[TASK TO COMPLETE]: Write what comes next in the forum thread about smoking a 14 lb. turkey, starting right after its last post.

# 14 lb. turkey



## beretta92_fs2003

I am going to smoke a 14lb. turkey for christmas and I was wondering about how long it would take? I know you dont smoke by time its temp I just wanted to get a rough idea. Any help would be great. Thanks Guys. Happy Holidays.


----------



## rp ribking

Beretta, take a look at the time and temp page on the 1st screen you come to before the forums (on the left side of the page).Butt I think around 160*.

Good luck and a Merry X-mas


----------



## aucivil

No expert but I smoked an 18 pounder for thanksgiving at temp between 310-350 and I think it took around 20 min per pound


----------



## stilldoggy

Do the same today.  I use a Cabela's Smokehouse Pro 100.  I have done some research and I guess the standard at 250, which in cold weather is a little hard to maintain, is about 25-30 minutes per pound.   I use a Taylor temp probe and mount it on the outside of the smoker.  So if my target time is around 5:00 pm I will get in the smoker around 9:00 am just to be safe.  MERRY CHRISTMAS!

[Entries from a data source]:

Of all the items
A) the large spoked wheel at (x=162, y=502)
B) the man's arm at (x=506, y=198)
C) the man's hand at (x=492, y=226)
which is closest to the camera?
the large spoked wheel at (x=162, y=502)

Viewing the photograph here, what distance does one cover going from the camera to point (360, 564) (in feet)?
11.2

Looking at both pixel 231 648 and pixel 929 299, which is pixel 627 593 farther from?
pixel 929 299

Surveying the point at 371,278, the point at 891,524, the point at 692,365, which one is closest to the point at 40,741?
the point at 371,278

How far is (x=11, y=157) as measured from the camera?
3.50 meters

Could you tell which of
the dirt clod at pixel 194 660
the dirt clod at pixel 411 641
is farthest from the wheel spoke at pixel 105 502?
...
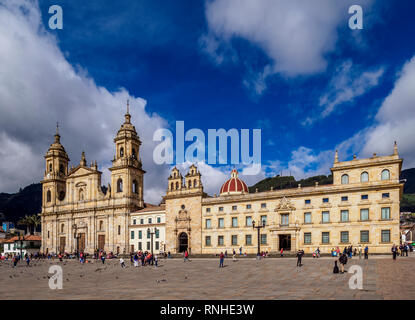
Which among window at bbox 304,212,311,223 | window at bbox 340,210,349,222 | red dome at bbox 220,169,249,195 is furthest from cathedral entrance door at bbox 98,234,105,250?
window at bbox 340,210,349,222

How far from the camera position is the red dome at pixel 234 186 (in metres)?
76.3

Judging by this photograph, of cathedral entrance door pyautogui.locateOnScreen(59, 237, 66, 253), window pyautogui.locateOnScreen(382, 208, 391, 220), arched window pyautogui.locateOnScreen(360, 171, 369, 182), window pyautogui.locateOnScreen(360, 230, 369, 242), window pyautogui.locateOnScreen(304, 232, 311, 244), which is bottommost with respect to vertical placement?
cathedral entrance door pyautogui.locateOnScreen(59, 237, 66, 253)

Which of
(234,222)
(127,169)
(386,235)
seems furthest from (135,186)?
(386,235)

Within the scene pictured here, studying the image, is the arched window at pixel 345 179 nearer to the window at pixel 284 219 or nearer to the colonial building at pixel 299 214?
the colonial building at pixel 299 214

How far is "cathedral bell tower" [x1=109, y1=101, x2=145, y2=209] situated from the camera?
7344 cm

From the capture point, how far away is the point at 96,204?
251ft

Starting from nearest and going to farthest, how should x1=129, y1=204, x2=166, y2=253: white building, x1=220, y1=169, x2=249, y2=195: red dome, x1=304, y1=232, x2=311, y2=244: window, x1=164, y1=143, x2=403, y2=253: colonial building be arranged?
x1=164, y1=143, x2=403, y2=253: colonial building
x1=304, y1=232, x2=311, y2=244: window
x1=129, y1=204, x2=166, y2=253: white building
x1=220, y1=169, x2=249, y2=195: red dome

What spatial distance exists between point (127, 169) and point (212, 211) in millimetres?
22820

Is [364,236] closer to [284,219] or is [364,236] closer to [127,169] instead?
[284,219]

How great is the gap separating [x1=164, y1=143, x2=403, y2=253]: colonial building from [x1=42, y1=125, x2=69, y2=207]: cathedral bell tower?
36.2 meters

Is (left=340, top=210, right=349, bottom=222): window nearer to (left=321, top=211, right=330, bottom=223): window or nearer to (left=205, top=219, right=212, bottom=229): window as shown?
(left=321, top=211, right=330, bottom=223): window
--
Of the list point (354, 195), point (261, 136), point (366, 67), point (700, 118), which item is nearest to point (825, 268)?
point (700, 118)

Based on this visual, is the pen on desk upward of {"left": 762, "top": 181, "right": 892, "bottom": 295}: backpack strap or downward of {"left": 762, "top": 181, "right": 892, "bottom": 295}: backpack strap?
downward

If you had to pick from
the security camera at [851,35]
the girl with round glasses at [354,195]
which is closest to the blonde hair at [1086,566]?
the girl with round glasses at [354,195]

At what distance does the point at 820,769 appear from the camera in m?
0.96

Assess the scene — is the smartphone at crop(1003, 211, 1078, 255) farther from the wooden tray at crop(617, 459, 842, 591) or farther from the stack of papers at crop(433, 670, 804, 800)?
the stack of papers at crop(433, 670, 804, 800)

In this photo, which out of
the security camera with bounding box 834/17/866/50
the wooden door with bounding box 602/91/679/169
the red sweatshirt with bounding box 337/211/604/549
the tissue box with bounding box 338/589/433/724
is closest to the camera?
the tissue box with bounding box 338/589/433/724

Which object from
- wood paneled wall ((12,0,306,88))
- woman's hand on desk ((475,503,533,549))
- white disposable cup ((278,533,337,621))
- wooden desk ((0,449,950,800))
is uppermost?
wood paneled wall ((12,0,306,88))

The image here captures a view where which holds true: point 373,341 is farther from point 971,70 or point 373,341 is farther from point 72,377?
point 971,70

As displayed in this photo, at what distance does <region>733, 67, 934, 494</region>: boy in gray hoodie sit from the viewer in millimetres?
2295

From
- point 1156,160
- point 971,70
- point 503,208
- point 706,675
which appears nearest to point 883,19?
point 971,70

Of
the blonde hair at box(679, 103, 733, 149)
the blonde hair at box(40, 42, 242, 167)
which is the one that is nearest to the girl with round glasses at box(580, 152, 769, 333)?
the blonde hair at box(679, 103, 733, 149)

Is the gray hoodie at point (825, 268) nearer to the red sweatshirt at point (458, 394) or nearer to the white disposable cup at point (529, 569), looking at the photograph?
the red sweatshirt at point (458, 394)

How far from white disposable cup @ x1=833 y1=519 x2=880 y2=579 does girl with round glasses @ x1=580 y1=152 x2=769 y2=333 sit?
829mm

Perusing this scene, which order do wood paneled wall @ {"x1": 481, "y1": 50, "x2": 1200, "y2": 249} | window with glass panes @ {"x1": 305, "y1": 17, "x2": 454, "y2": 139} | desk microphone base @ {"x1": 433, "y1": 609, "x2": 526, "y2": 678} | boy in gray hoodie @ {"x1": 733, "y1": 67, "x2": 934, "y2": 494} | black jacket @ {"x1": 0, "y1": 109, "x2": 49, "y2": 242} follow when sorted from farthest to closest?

[REPLY]:
----------



## sprky

I do 18+ pound turkeys all the time and it takes me between 6 and 8 hours. My temps usually run between 250 and 275. As I am writing this I have 2 in the new smoker I got for Christmas from the family.  They weigh 18 and 20 pounds, and I'm fighting the cold and wind trying to get them done. Got a wind break up made from insulated duct work and the temps are only running around 235 + - , so its gonna take a bit longer. Sure hope i get them done by 6:00, I think they will as they are at 120 now and its only 2.5 hours into smoke. Hope that helps you out


----------



## stilldoggy

Update from yesterday.  SUCCESS!  Two things for others to learn from though.  Total time was 7hrs and 30 mins.  Outside temp never got above 45 but no wind.  my dumb a%% also set the temp on the smoker to 150 and forgot so I was into an hour of pre-heating when I realized it.  Filled the drip/water pan with a pitcher of water and cut in 2 honey crisp apples and 3  oranges.  Filled the bowl with a half/half mixture of apple wood chips and the cherry wood dust.  Took my thermometer, and this is where is sorta screwed up, and placed into the breast but did not get it deep enough.  At around 5hrs and 40 mins I got the signal the bird was at 165 but then just to make sure I placed the probe into a different place and whoaaaa only 145!!!!!  So I had to wait an additional 2+ hours to get the right temp.  But in the end no harm no "foul" as it came out perfect and everyone was very happy with the results.


----------



## mballi3011

Well Beretta I would Spatchcock the bird for faster smoking. That is easy all you have to do is cut the back bone out. Then just lay the bird flat out and it will smoke faster. cause after all the main reason that it's not recommanded to smoke a bird much bigger then 10-12lbs is the 4-hour rule. That's 40° to 140° in 4 hours after that you run the risk of bacteria starting to grow. I personally don't want to mess with it myself.


----------



## SmokinAl

Glad it all worked for you. Nothing better than satisfied customers!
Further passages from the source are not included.